I'm excited to see what you have in store for the Turtles, another childhood favorite of mine. I would love to see you return to the X-books at some point (either post-Alan Davis issues, or back in time to any point in their history), but your writing style and keen insight will keep me reading whatever you choose to write!

Shlomo said...

could we get a recap of your top issues?

G. Kendall said...

Shlomo,
I included links to some of the specific issues referenced during the Year in Review posts. I might do more later.

Thanks for the kind words, everyone. Some day, I would like to review the Cable, X-Factor, etc. issues from the late '90s I didn't get to cover.

A.E. Paulino and Azrael Encarnacion said...

This was such a good read, I really do agree with you, the 90s x-books weren't that bad but that also means they weren't that good. I was twelve in 1994 when I started reading the X-Titles, especially X-Force.

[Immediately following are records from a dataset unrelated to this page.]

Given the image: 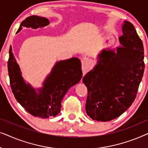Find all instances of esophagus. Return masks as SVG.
Segmentation results:
<instances>
[{"label":"esophagus","mask_w":148,"mask_h":148,"mask_svg":"<svg viewBox=\"0 0 148 148\" xmlns=\"http://www.w3.org/2000/svg\"><path fill=\"white\" fill-rule=\"evenodd\" d=\"M92 66V62L88 58H84L82 59V70L83 73L85 75Z\"/></svg>","instance_id":"1"}]
</instances>
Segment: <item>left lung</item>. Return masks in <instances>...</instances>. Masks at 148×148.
Wrapping results in <instances>:
<instances>
[{"label": "left lung", "mask_w": 148, "mask_h": 148, "mask_svg": "<svg viewBox=\"0 0 148 148\" xmlns=\"http://www.w3.org/2000/svg\"><path fill=\"white\" fill-rule=\"evenodd\" d=\"M123 46L102 50L98 64L83 78L88 88L87 114L93 120L109 121L121 116L136 98L145 69L143 42L134 25L125 21Z\"/></svg>", "instance_id": "1"}]
</instances>
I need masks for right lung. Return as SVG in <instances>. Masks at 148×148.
<instances>
[{
	"label": "right lung",
	"mask_w": 148,
	"mask_h": 148,
	"mask_svg": "<svg viewBox=\"0 0 148 148\" xmlns=\"http://www.w3.org/2000/svg\"><path fill=\"white\" fill-rule=\"evenodd\" d=\"M49 23L46 18L30 16L21 22L18 32L23 27L37 29ZM7 63L10 85L15 99L30 114L39 118L56 116L60 112L62 100L66 92L82 77V64L78 58L58 62L38 94L24 82L11 46Z\"/></svg>",
	"instance_id": "add662e5"
}]
</instances>
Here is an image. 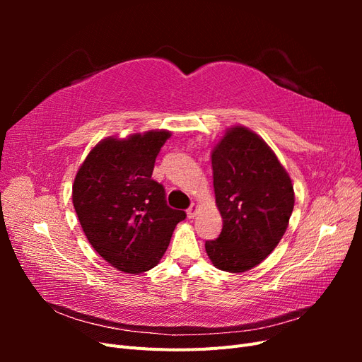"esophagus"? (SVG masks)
Here are the masks:
<instances>
[{
	"label": "esophagus",
	"instance_id": "34e87169",
	"mask_svg": "<svg viewBox=\"0 0 362 362\" xmlns=\"http://www.w3.org/2000/svg\"><path fill=\"white\" fill-rule=\"evenodd\" d=\"M198 211H199V205H198V204H192L190 208L187 210V217H189V218L196 217V214H198Z\"/></svg>",
	"mask_w": 362,
	"mask_h": 362
}]
</instances>
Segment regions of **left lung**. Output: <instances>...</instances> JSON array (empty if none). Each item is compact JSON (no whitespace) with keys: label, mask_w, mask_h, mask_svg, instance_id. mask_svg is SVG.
<instances>
[{"label":"left lung","mask_w":362,"mask_h":362,"mask_svg":"<svg viewBox=\"0 0 362 362\" xmlns=\"http://www.w3.org/2000/svg\"><path fill=\"white\" fill-rule=\"evenodd\" d=\"M216 205L223 228L205 242L213 264L242 273L267 258L286 234L294 206L291 178L254 131L226 129L211 152Z\"/></svg>","instance_id":"left-lung-1"}]
</instances>
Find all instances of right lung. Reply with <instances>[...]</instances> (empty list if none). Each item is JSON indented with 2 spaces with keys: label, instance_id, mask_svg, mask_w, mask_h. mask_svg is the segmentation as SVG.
Listing matches in <instances>:
<instances>
[{
  "label": "right lung",
  "instance_id": "obj_1",
  "mask_svg": "<svg viewBox=\"0 0 362 362\" xmlns=\"http://www.w3.org/2000/svg\"><path fill=\"white\" fill-rule=\"evenodd\" d=\"M172 136L151 129L127 139L107 137L86 157L72 185V202L92 247L115 269L148 272L166 252L185 213L166 204L152 180L161 146Z\"/></svg>",
  "mask_w": 362,
  "mask_h": 362
}]
</instances>
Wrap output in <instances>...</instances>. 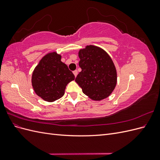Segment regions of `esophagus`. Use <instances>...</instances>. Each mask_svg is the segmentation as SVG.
Returning <instances> with one entry per match:
<instances>
[{
  "label": "esophagus",
  "instance_id": "1",
  "mask_svg": "<svg viewBox=\"0 0 160 160\" xmlns=\"http://www.w3.org/2000/svg\"><path fill=\"white\" fill-rule=\"evenodd\" d=\"M73 74H74V75H75V77H77V74H78V71H77V70H75V71H73Z\"/></svg>",
  "mask_w": 160,
  "mask_h": 160
}]
</instances>
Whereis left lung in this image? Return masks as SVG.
Here are the masks:
<instances>
[{
	"label": "left lung",
	"mask_w": 160,
	"mask_h": 160,
	"mask_svg": "<svg viewBox=\"0 0 160 160\" xmlns=\"http://www.w3.org/2000/svg\"><path fill=\"white\" fill-rule=\"evenodd\" d=\"M81 71L75 81L83 93L95 101L108 97L117 83V71L112 59L103 49L89 45L79 52Z\"/></svg>",
	"instance_id": "left-lung-1"
}]
</instances>
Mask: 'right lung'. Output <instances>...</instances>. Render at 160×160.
<instances>
[{"label": "right lung", "instance_id": "1", "mask_svg": "<svg viewBox=\"0 0 160 160\" xmlns=\"http://www.w3.org/2000/svg\"><path fill=\"white\" fill-rule=\"evenodd\" d=\"M56 52L43 57L34 70L32 85L36 94L46 101L52 102L63 96L67 85L75 75L61 61Z\"/></svg>", "mask_w": 160, "mask_h": 160}]
</instances>
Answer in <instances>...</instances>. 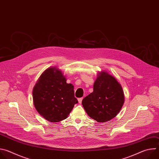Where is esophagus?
Segmentation results:
<instances>
[{
	"instance_id": "esophagus-1",
	"label": "esophagus",
	"mask_w": 159,
	"mask_h": 159,
	"mask_svg": "<svg viewBox=\"0 0 159 159\" xmlns=\"http://www.w3.org/2000/svg\"><path fill=\"white\" fill-rule=\"evenodd\" d=\"M82 99H83V98H79V99H78V101H79V102L80 104H81V103H82Z\"/></svg>"
}]
</instances>
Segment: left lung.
I'll list each match as a JSON object with an SVG mask.
<instances>
[{
    "instance_id": "1",
    "label": "left lung",
    "mask_w": 159,
    "mask_h": 159,
    "mask_svg": "<svg viewBox=\"0 0 159 159\" xmlns=\"http://www.w3.org/2000/svg\"><path fill=\"white\" fill-rule=\"evenodd\" d=\"M125 101L121 84L106 71L98 74L93 92L84 98L82 104L87 115L99 123L114 118Z\"/></svg>"
}]
</instances>
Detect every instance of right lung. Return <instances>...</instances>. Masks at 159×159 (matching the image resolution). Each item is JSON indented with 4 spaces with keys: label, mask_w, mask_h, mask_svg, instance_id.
<instances>
[{
    "label": "right lung",
    "mask_w": 159,
    "mask_h": 159,
    "mask_svg": "<svg viewBox=\"0 0 159 159\" xmlns=\"http://www.w3.org/2000/svg\"><path fill=\"white\" fill-rule=\"evenodd\" d=\"M66 80L61 70L50 67L41 75L33 89L36 111L50 122L66 119L78 102L74 96V85Z\"/></svg>",
    "instance_id": "obj_1"
}]
</instances>
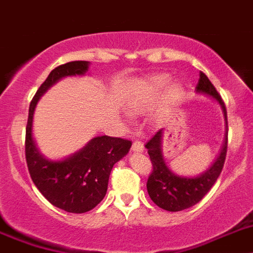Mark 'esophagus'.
Wrapping results in <instances>:
<instances>
[{
    "instance_id": "obj_1",
    "label": "esophagus",
    "mask_w": 253,
    "mask_h": 253,
    "mask_svg": "<svg viewBox=\"0 0 253 253\" xmlns=\"http://www.w3.org/2000/svg\"><path fill=\"white\" fill-rule=\"evenodd\" d=\"M131 150L133 152H143L145 147H143V143L141 141H135V142L132 143Z\"/></svg>"
}]
</instances>
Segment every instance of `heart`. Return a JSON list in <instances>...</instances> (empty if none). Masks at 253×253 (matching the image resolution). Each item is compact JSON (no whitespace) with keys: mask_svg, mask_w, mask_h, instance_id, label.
Masks as SVG:
<instances>
[{"mask_svg":"<svg viewBox=\"0 0 253 253\" xmlns=\"http://www.w3.org/2000/svg\"><path fill=\"white\" fill-rule=\"evenodd\" d=\"M170 81L171 78L169 74H154L143 79L142 82H140L135 92L127 99V111L131 115H141L146 112L156 102H159L166 90L161 106L154 115V121L156 124L164 121L170 110L179 103L184 94L183 85L180 83H174L169 85ZM168 86L169 88H168Z\"/></svg>","mask_w":253,"mask_h":253,"instance_id":"obj_1","label":"heart"}]
</instances>
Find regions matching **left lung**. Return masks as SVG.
Instances as JSON below:
<instances>
[{
	"mask_svg": "<svg viewBox=\"0 0 253 253\" xmlns=\"http://www.w3.org/2000/svg\"><path fill=\"white\" fill-rule=\"evenodd\" d=\"M197 93L204 94L214 99L222 108L226 133L219 155L214 163L206 171L197 176H183L172 172L166 165L163 155V136L164 128L159 129L145 145L152 163V171L147 179V193L155 204L169 211H179L195 206L203 199L204 195L214 185L224 165L227 154V140H228V124H227V110L224 102L211 83L208 77L200 72L199 82L195 88Z\"/></svg>",
	"mask_w": 253,
	"mask_h": 253,
	"instance_id": "obj_1",
	"label": "left lung"
}]
</instances>
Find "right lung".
Returning a JSON list of instances; mask_svg holds the SVG:
<instances>
[{
	"instance_id": "obj_1",
	"label": "right lung",
	"mask_w": 253,
	"mask_h": 253,
	"mask_svg": "<svg viewBox=\"0 0 253 253\" xmlns=\"http://www.w3.org/2000/svg\"><path fill=\"white\" fill-rule=\"evenodd\" d=\"M89 64V61H70L51 70L34 95L27 118L25 155L31 179L50 203L69 213H85L101 203L113 165L128 154L132 145L124 138L97 136L83 149L61 160L45 158L36 147L33 121L39 99L60 79L84 76Z\"/></svg>"
}]
</instances>
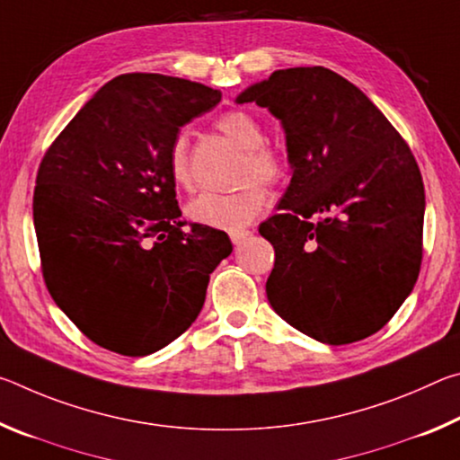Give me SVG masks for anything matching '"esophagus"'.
I'll list each match as a JSON object with an SVG mask.
<instances>
[{"label": "esophagus", "mask_w": 460, "mask_h": 460, "mask_svg": "<svg viewBox=\"0 0 460 460\" xmlns=\"http://www.w3.org/2000/svg\"><path fill=\"white\" fill-rule=\"evenodd\" d=\"M249 235H252V231H247V229H233V231H229V237L233 241V245H241Z\"/></svg>", "instance_id": "1"}]
</instances>
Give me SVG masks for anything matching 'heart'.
<instances>
[{
    "mask_svg": "<svg viewBox=\"0 0 460 460\" xmlns=\"http://www.w3.org/2000/svg\"><path fill=\"white\" fill-rule=\"evenodd\" d=\"M225 136L233 144L245 152V162L241 168V178L258 177L268 186H276L288 176V158L284 152H279L276 146L266 144V134H263L261 123L253 118L252 113L243 109H231L223 113L217 121ZM170 178L181 189H190L192 172H190V158H189V139L178 136L172 146H170L168 158ZM258 181H245L237 189L225 192H200L186 205V215L189 219L199 225L215 229H239L245 227L247 223L255 219V215L261 211L266 202L268 192Z\"/></svg>",
    "mask_w": 460,
    "mask_h": 460,
    "instance_id": "obj_1",
    "label": "heart"
}]
</instances>
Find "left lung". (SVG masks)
I'll use <instances>...</instances> for the list:
<instances>
[{
	"instance_id": "1",
	"label": "left lung",
	"mask_w": 460,
	"mask_h": 460,
	"mask_svg": "<svg viewBox=\"0 0 460 460\" xmlns=\"http://www.w3.org/2000/svg\"><path fill=\"white\" fill-rule=\"evenodd\" d=\"M282 121L292 181L260 225L276 252L266 294L294 329L347 345L389 323L422 263L424 182L414 154L365 93L324 66H296L237 103Z\"/></svg>"
}]
</instances>
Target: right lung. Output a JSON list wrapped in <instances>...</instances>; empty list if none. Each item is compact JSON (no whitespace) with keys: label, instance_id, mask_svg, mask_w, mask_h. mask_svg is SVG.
Returning <instances> with one entry per match:
<instances>
[{"label":"right lung","instance_id":"1","mask_svg":"<svg viewBox=\"0 0 460 460\" xmlns=\"http://www.w3.org/2000/svg\"><path fill=\"white\" fill-rule=\"evenodd\" d=\"M221 91L128 73L89 99L38 168L34 227L57 306L109 351H160L197 321L227 233L182 231L170 146Z\"/></svg>","mask_w":460,"mask_h":460}]
</instances>
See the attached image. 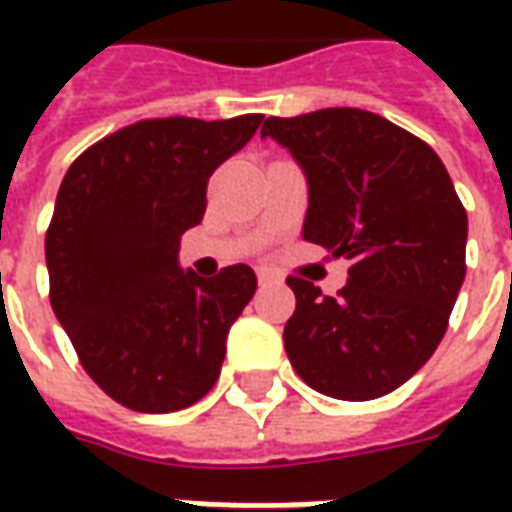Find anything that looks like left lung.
Segmentation results:
<instances>
[{
	"label": "left lung",
	"mask_w": 512,
	"mask_h": 512,
	"mask_svg": "<svg viewBox=\"0 0 512 512\" xmlns=\"http://www.w3.org/2000/svg\"><path fill=\"white\" fill-rule=\"evenodd\" d=\"M252 139L241 120H145L73 161L46 233L51 310L87 376L120 406L169 414L208 395L255 271L180 263L213 169Z\"/></svg>",
	"instance_id": "left-lung-1"
}]
</instances>
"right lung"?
<instances>
[{
    "instance_id": "1",
    "label": "right lung",
    "mask_w": 512,
    "mask_h": 512,
    "mask_svg": "<svg viewBox=\"0 0 512 512\" xmlns=\"http://www.w3.org/2000/svg\"><path fill=\"white\" fill-rule=\"evenodd\" d=\"M354 114L323 109L268 136L310 175L304 241L351 263L334 296L290 279V365L323 395L373 400L406 384L444 337L466 274V211L439 158L378 145L367 112Z\"/></svg>"
}]
</instances>
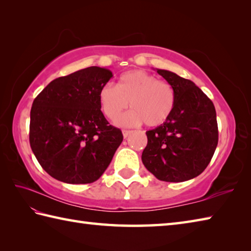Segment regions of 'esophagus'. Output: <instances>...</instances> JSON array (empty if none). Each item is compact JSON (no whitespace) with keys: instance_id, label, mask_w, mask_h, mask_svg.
<instances>
[{"instance_id":"esophagus-1","label":"esophagus","mask_w":251,"mask_h":251,"mask_svg":"<svg viewBox=\"0 0 251 251\" xmlns=\"http://www.w3.org/2000/svg\"><path fill=\"white\" fill-rule=\"evenodd\" d=\"M130 130H123V136H124V138H127L129 136V134H130Z\"/></svg>"}]
</instances>
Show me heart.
<instances>
[{
	"mask_svg": "<svg viewBox=\"0 0 251 251\" xmlns=\"http://www.w3.org/2000/svg\"><path fill=\"white\" fill-rule=\"evenodd\" d=\"M98 99L103 114L110 120L116 119L128 108L130 101L134 109L116 121V124L126 127L143 122L150 127L161 126L172 116L176 104L172 85L142 70L123 73L117 85L104 84L99 90Z\"/></svg>",
	"mask_w": 251,
	"mask_h": 251,
	"instance_id": "1",
	"label": "heart"
}]
</instances>
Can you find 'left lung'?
I'll return each instance as SVG.
<instances>
[{
	"label": "left lung",
	"mask_w": 251,
	"mask_h": 251,
	"mask_svg": "<svg viewBox=\"0 0 251 251\" xmlns=\"http://www.w3.org/2000/svg\"><path fill=\"white\" fill-rule=\"evenodd\" d=\"M176 95L172 116L148 130L142 163L158 180L182 182L204 172L218 145V124L212 101L201 89L174 72L156 69Z\"/></svg>",
	"instance_id": "left-lung-1"
}]
</instances>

It might be a disaster but I wish an X-Men film could be made that was more like that 90s era. Not necessarily based on any X-Event from that time but still capturing that feel and the costumes (haha)

PS
As much as I enjoyed reading about the 90s X-World I am doubly excited to read that you will be focusing your attention on another of MY childhood obsessions as well.

Anonymous said...

Just for the record, Extreme Justice wasn't an X-Men title.

Adam said...

I wanted to let you know that I just recently found your site and I'm kicking myself I didn't know about it sooner. I've started from the beginning and I've just gotten past the Phalanx Covenant. I'm grateful to you for refreshing my childhood memories and also exploring things I didn't see. I'm also excited to see your new direction and looking forward to talk TMNT Adventures, which was the book that got me into comics in the first place. Thank you again for your entertaining and enlightening work for these two years (even if I've only been reading for a month or so).

wwk5d said...

We know Extreme Justice wasn't an X-book, he was just using it as an example of how the early Image X-look ended up influencing other Marvel and DC titles, even after the X-titles themselves began to move away from all that.

Matthew J. Brady said...

I'm late commenting, but I wanted to say well done on this whole series. It's been very interesting and enjoyable, a good look at an era that I remember kind of nostalgically, if not especially fondly. You done good!